Justice Ketanji Brown Jackson sharply criticized her fellow Supreme Court justices Monday after the Court used its recent Louisiana redistricting ruling to send another major Voting Rights Act case back to a lower court — a move that could further weaken legal protections relied upon by voting-rights activists for decades.

At the center of the dispute is Section 2 of the Voting Rights Act, the federal law that prohibits voting practices or district maps that discriminate on the basis of race.

The Supreme Court issued an order directing a Mississippi voting-rights case back to U.S. District Court for “further consideration” in light of the Court’s recent ruling in Louisiana v. Callais. That Louisiana decision significantly narrowed how states and courts can use race when drawing congressional districts.

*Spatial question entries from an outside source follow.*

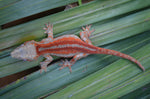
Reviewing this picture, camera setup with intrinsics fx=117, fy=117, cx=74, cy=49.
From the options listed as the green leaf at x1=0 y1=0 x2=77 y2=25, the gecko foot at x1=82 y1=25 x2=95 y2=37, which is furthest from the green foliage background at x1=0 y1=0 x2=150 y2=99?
the gecko foot at x1=82 y1=25 x2=95 y2=37

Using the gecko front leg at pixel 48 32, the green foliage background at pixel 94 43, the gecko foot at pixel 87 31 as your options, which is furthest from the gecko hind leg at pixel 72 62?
the gecko front leg at pixel 48 32

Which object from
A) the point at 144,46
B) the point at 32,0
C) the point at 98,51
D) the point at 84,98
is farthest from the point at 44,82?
the point at 144,46

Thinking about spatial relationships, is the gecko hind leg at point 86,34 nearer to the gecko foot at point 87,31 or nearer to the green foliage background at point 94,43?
the gecko foot at point 87,31

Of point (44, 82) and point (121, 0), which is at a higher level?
point (121, 0)

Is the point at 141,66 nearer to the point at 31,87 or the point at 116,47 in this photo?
the point at 116,47

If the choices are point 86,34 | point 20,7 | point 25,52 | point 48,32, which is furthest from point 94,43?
point 20,7

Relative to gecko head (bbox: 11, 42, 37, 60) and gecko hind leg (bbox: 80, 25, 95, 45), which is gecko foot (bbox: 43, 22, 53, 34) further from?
gecko hind leg (bbox: 80, 25, 95, 45)

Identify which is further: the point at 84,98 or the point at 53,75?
the point at 53,75

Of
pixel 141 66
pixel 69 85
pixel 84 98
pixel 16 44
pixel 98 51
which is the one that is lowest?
pixel 84 98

Jackson immediately objected.

“This case presents only the question of Section 2’s private enforceability, which our decision in Louisiana v. Callais … did not address,” Jackson wrote in dissent. “Thus I see no basis for vacating the lower court’s judgment.”

Her complaint centered on what she viewed as the majority stretching the implications of the Louisiana ruling far beyond the specific constitutional questions involved in that case.

Louisiana v. Callais focused on whether Louisiana’s revised congressional map — which added a second majority-Black district in 2024 — amounted to unconstitutional racial gerrymandering.

In that ruling, the Court acknowledged that states may consider compliance with the Voting Rights Act when drawing districts. However, the justices ultimately concluded that the law did not require Louisiana to create a second majority-Black district under the circumstances presented in the case.

The ruling sided with a lower court that had blocked the state from using the map.

Critics of the decision argue the Court has now made it substantially harder for plaintiffs to challenge congressional district maps under Section 2 because future challengers may now need to prove intentional racial discrimination rather than relying primarily on statistical disparities or district outcomes.

Supporters of the ruling argue the Court is reining in what they see as excessive race-based redistricting practices that increasingly treated race as the dominant factor in mapmaking.

The Court’s decision Monday to apply the Louisiana precedent to the Mississippi case immediately signaled that the justices may intend to reshape Voting Rights Act litigation nationwide, even beyond the exact facts involved in Callais.

That prospect alarmed Jackson, who has repeatedly warned against what she sees as the Court steadily narrowing federal civil-rights protections through procedural rulings and reinterpretations of longstanding precedent.